→ **What is asked**:
Starting with the line that contains "Which would you", return every line through the end of the listing below exactly as written. Omit the pictures.

═══ Records to process ═══

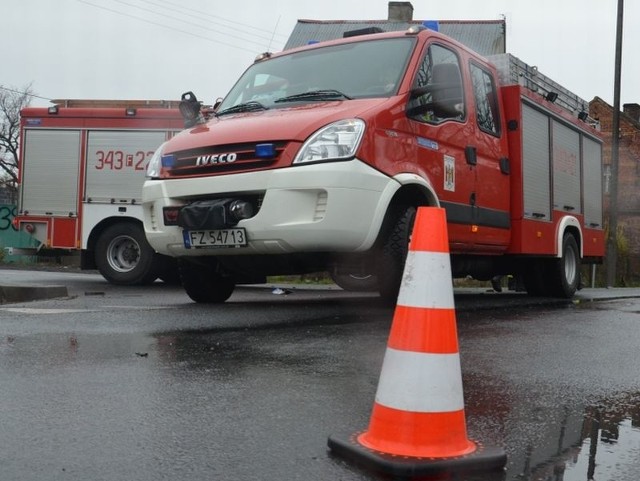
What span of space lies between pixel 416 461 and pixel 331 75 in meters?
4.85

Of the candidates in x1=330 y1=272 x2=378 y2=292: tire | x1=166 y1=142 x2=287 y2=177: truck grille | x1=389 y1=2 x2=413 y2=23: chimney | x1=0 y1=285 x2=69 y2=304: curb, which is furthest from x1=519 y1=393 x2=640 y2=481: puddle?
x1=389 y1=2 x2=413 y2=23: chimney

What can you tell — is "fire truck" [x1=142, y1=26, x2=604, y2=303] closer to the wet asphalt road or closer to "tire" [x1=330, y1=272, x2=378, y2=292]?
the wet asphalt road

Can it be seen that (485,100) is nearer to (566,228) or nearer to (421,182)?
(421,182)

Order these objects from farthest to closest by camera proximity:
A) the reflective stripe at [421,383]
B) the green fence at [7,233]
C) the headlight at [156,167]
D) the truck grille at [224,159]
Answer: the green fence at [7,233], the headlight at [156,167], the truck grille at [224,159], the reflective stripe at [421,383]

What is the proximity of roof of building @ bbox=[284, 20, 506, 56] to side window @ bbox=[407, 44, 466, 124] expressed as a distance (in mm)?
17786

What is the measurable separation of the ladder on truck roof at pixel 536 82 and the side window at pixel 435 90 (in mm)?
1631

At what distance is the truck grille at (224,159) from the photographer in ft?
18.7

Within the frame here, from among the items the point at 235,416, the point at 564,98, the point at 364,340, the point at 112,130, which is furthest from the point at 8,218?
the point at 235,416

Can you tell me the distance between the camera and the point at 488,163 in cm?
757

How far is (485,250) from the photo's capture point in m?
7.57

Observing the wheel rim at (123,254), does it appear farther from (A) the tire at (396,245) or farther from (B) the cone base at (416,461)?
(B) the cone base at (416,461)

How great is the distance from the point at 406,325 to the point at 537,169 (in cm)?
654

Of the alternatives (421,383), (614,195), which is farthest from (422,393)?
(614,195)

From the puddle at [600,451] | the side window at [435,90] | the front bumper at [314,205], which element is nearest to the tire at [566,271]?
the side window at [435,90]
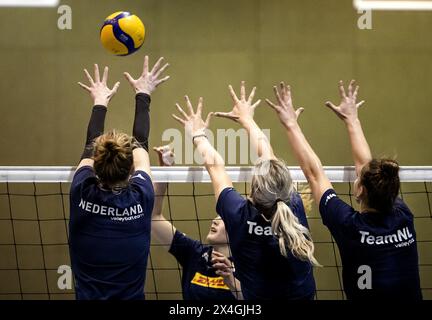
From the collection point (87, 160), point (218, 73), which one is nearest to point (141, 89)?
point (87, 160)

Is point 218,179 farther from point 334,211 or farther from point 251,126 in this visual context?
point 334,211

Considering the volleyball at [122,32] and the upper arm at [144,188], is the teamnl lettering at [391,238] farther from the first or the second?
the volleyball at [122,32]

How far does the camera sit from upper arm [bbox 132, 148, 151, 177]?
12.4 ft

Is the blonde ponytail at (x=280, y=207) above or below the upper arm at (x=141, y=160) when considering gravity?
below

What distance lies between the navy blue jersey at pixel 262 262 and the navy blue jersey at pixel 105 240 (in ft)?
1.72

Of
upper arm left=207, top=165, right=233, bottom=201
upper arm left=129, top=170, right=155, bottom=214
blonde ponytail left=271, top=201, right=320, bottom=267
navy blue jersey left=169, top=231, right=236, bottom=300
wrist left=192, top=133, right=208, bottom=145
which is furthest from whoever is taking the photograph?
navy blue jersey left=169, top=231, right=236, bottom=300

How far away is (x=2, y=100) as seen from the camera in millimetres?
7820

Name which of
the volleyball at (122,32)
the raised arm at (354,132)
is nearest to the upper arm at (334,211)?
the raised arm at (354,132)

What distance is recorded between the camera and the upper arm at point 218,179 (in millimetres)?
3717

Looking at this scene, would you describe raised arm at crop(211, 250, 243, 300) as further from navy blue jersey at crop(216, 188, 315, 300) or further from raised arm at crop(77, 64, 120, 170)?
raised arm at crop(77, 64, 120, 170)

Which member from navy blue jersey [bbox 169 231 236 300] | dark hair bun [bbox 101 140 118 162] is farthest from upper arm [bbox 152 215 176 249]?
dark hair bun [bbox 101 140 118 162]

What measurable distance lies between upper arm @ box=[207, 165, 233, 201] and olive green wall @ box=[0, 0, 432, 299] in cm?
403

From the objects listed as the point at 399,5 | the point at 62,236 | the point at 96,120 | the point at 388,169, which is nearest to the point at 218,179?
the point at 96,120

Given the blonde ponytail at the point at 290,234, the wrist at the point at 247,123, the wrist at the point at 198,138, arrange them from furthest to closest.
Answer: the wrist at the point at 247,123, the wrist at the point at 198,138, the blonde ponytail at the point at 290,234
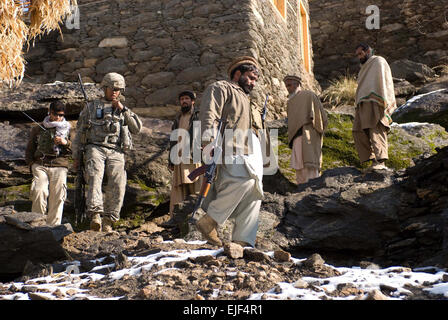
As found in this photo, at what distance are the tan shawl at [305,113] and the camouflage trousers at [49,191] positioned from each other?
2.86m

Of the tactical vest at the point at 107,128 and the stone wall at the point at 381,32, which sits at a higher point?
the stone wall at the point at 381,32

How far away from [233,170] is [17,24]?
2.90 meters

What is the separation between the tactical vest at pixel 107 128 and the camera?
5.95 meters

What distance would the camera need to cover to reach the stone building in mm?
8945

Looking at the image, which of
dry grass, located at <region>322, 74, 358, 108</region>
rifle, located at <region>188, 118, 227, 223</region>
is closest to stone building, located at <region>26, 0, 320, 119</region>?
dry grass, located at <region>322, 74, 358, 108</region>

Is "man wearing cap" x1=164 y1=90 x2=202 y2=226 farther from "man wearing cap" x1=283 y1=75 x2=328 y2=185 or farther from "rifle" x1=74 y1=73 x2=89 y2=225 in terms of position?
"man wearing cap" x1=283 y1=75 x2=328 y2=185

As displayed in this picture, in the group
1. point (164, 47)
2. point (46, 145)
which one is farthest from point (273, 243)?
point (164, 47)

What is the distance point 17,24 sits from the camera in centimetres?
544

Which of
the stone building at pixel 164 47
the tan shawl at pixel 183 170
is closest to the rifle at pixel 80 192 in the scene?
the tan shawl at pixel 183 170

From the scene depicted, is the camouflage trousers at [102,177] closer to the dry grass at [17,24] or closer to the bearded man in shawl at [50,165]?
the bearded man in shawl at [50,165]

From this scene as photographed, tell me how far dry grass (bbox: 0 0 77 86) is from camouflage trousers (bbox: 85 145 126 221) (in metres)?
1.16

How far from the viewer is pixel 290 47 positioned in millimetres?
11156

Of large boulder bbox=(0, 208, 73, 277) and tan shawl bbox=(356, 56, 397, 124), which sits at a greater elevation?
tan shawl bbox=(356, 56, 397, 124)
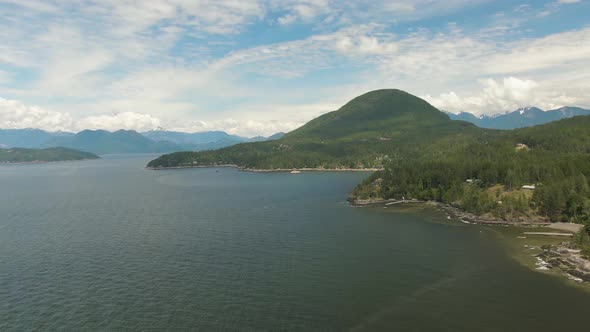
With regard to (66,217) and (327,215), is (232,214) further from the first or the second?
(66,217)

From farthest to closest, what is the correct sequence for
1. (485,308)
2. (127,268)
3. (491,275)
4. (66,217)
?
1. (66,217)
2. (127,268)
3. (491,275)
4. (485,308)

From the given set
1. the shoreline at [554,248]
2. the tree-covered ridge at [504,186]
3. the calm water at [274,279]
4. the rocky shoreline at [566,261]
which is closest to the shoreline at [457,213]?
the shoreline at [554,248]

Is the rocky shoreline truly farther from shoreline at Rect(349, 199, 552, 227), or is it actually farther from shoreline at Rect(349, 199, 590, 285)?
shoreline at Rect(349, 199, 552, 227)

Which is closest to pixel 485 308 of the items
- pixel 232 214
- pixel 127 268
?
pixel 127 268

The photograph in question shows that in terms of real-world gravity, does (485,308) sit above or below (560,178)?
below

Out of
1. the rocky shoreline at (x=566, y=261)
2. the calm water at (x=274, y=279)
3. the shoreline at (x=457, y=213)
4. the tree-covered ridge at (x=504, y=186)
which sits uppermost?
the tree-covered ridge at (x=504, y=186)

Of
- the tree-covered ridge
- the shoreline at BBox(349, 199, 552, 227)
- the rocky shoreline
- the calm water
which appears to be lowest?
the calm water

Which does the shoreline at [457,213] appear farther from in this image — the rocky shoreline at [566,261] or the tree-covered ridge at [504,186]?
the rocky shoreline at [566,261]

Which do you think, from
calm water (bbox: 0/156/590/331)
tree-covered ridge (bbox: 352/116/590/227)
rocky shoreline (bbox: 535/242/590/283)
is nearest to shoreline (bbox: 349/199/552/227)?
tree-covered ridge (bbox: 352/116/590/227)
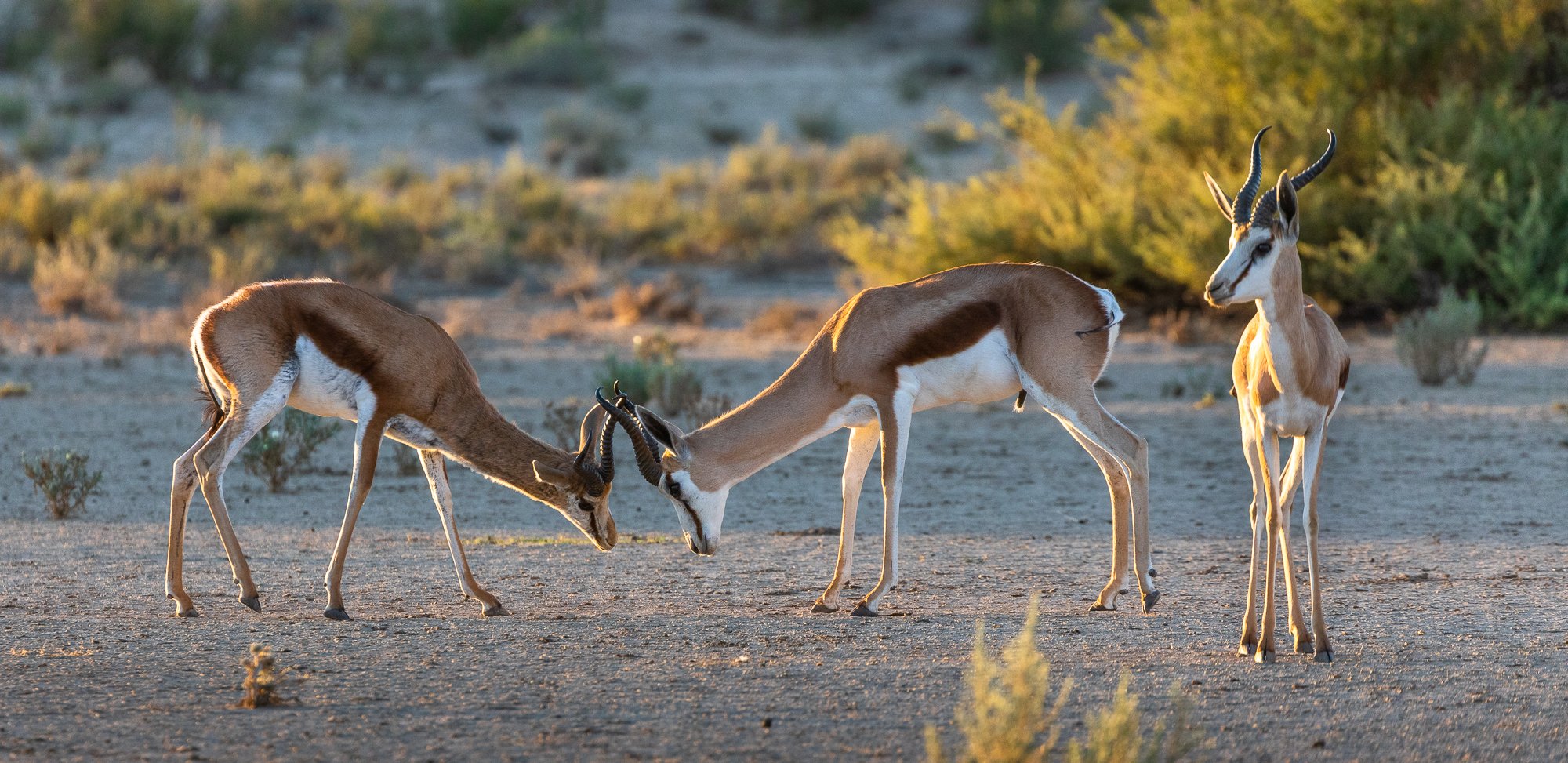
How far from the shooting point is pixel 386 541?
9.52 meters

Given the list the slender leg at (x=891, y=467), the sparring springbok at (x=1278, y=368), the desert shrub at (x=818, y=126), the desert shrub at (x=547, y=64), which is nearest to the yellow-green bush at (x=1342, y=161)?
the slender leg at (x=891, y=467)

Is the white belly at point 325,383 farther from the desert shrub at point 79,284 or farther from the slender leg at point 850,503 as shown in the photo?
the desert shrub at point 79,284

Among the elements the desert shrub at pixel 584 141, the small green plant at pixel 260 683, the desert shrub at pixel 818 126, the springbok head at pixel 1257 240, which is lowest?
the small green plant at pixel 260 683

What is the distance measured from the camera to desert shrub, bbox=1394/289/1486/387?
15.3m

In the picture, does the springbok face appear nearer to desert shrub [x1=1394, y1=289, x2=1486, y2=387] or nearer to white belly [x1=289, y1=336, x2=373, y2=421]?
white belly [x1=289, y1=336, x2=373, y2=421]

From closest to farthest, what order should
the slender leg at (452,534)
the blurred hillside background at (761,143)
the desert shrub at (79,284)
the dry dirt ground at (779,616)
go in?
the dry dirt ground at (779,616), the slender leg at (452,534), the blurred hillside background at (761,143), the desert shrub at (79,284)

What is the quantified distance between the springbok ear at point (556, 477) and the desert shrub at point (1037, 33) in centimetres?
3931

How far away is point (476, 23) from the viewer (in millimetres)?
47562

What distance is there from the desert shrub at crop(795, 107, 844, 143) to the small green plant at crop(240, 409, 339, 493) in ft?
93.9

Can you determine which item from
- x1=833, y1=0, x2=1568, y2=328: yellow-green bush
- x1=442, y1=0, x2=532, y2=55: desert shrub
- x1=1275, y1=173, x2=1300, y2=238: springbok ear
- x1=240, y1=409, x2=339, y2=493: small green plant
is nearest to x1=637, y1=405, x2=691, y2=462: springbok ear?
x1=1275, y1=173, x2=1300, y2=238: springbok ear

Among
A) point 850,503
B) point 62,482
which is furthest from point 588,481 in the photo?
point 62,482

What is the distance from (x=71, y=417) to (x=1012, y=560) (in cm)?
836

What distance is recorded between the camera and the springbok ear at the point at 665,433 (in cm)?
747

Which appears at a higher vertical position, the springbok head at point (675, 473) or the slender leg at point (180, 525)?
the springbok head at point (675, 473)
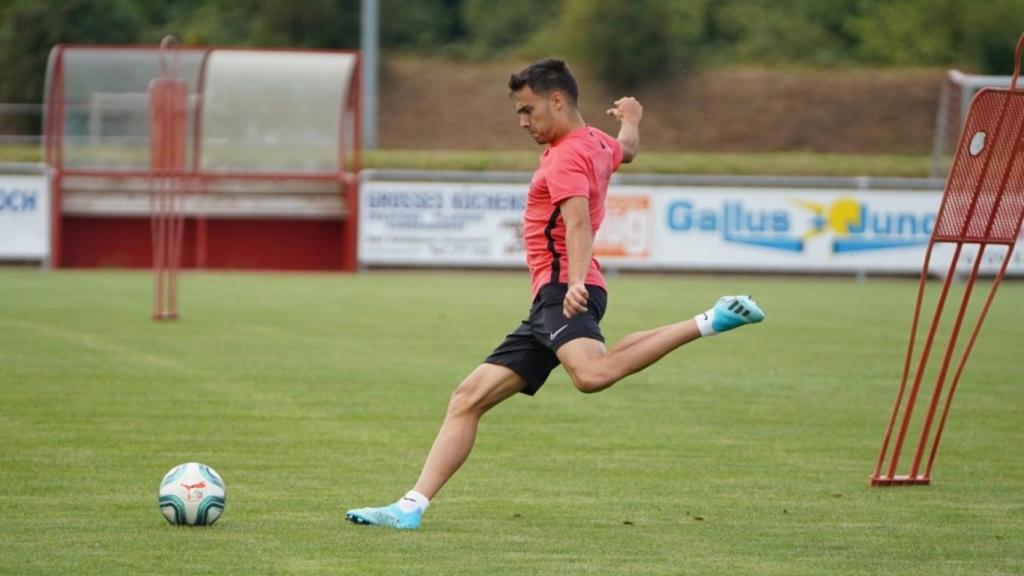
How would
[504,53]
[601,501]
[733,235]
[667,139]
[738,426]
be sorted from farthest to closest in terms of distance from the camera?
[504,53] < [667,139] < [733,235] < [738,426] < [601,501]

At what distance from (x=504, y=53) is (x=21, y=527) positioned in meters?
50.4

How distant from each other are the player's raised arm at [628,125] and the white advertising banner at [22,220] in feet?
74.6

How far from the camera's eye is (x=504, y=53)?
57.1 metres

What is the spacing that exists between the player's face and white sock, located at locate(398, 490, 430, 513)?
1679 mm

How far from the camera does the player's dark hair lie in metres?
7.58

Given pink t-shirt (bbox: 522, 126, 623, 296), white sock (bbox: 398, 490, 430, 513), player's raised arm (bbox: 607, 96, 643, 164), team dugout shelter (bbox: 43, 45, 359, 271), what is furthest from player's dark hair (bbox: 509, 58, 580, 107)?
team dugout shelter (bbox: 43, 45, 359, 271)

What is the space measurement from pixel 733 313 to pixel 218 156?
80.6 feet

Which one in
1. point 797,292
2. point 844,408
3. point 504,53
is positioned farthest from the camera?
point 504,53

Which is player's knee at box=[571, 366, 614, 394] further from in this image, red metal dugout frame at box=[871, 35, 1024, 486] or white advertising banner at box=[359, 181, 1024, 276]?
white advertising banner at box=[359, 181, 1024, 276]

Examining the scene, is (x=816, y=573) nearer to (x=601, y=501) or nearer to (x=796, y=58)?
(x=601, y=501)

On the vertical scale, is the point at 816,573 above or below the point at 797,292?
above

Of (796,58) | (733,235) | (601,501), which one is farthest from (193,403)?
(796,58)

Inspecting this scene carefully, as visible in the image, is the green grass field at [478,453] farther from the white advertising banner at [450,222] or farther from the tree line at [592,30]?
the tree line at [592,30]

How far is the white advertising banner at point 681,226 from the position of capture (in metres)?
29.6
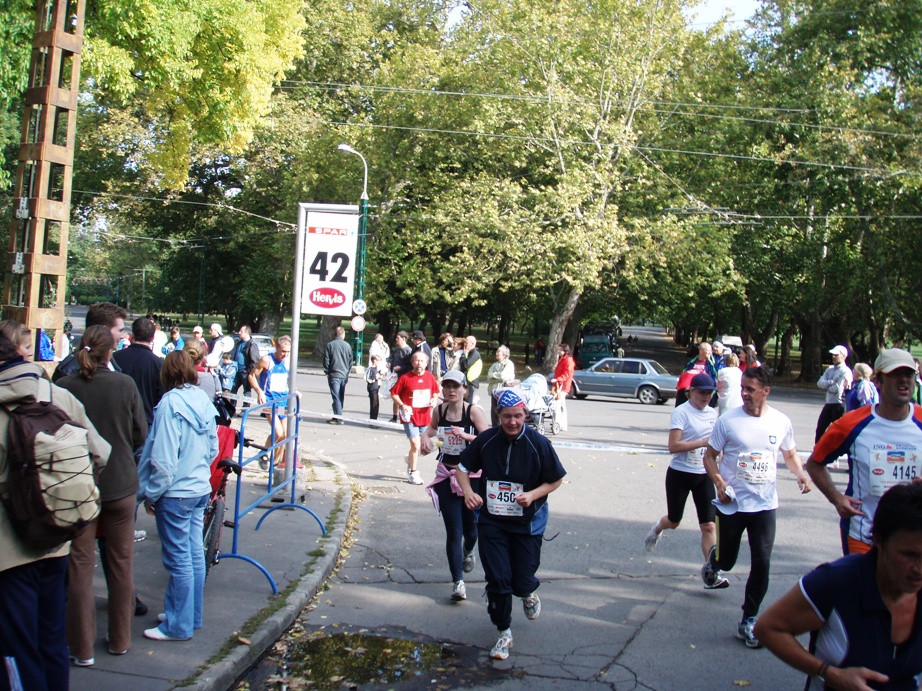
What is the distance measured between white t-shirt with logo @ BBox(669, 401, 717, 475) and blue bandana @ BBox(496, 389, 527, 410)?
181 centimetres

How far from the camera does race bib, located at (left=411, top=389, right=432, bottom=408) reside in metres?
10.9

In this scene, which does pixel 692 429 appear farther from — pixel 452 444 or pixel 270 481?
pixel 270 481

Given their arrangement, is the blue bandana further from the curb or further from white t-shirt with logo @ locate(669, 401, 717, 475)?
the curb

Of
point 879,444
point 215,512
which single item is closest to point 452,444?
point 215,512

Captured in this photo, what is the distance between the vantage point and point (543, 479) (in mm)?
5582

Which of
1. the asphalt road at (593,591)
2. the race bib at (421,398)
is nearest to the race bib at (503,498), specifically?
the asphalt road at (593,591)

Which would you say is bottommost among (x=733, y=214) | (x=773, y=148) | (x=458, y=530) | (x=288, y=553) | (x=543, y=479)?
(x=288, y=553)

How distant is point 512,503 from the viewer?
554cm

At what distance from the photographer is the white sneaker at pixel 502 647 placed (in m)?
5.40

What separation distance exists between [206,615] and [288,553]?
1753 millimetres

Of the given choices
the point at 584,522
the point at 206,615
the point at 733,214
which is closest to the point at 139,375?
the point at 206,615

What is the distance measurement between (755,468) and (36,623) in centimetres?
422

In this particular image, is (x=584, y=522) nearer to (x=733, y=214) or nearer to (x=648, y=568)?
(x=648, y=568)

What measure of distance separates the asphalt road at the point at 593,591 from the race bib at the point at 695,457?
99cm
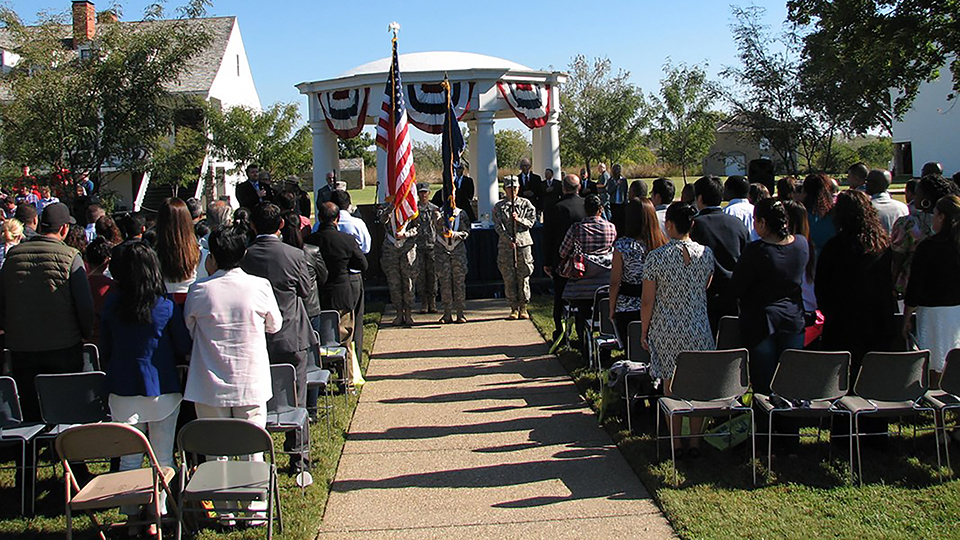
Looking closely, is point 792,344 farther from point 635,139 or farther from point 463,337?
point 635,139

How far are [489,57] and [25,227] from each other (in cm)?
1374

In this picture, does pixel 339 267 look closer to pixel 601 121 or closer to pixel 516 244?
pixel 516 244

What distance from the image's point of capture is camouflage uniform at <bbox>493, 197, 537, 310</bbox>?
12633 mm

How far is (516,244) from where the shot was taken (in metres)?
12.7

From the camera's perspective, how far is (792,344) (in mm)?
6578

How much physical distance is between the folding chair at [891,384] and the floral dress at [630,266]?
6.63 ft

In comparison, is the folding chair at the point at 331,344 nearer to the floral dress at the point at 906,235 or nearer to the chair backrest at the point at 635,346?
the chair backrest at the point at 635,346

═══

→ **Final answer**:
Which would you say is bottommost among (x=733, y=214) | (x=773, y=148) | (x=458, y=530) | (x=288, y=553) | (x=543, y=479)?
(x=288, y=553)

How distant is point 512,503 from the viewer?
554cm

At what distance from the photographer is the white sneaker at pixel 502 647 placed (in m)?
5.40

What separation distance exists between [206,615] and [288,553]?
1753 millimetres

Of the given choices
the point at 584,522
the point at 206,615
the point at 733,214
which is closest to the point at 139,375?
the point at 206,615

What is the distance measurement between (755,468) and (36,623) in centimetres?
422

In this particular image, is (x=584, y=522) nearer to (x=733, y=214) or nearer to (x=648, y=568)?
(x=648, y=568)

What measure of distance separates the asphalt road at the point at 593,591 from the race bib at the point at 695,457?
99cm
Looking closely, is point 792,344 farther from point 635,139 or farther from point 463,337?
point 635,139

How far are [489,57] and [25,227] from each other (in cm)?
1374

In this picture, does pixel 339 267 look closer to pixel 601 121 or closer to pixel 516 244?
pixel 516 244

What distance from the image's point of capture is camouflage uniform at <bbox>493, 197, 537, 310</bbox>?
12633 mm

How far is (516,244) from where the shot was taken (in metres)?
12.7

From the camera's perspective, how far is (792,344) (in mm)?
6578

How much physical distance is between the folding chair at [891,384] and the floral dress at [630,266]?
6.63 ft

In comparison, is the folding chair at the point at 331,344 nearer to the floral dress at the point at 906,235 or nearer to the chair backrest at the point at 635,346?
the chair backrest at the point at 635,346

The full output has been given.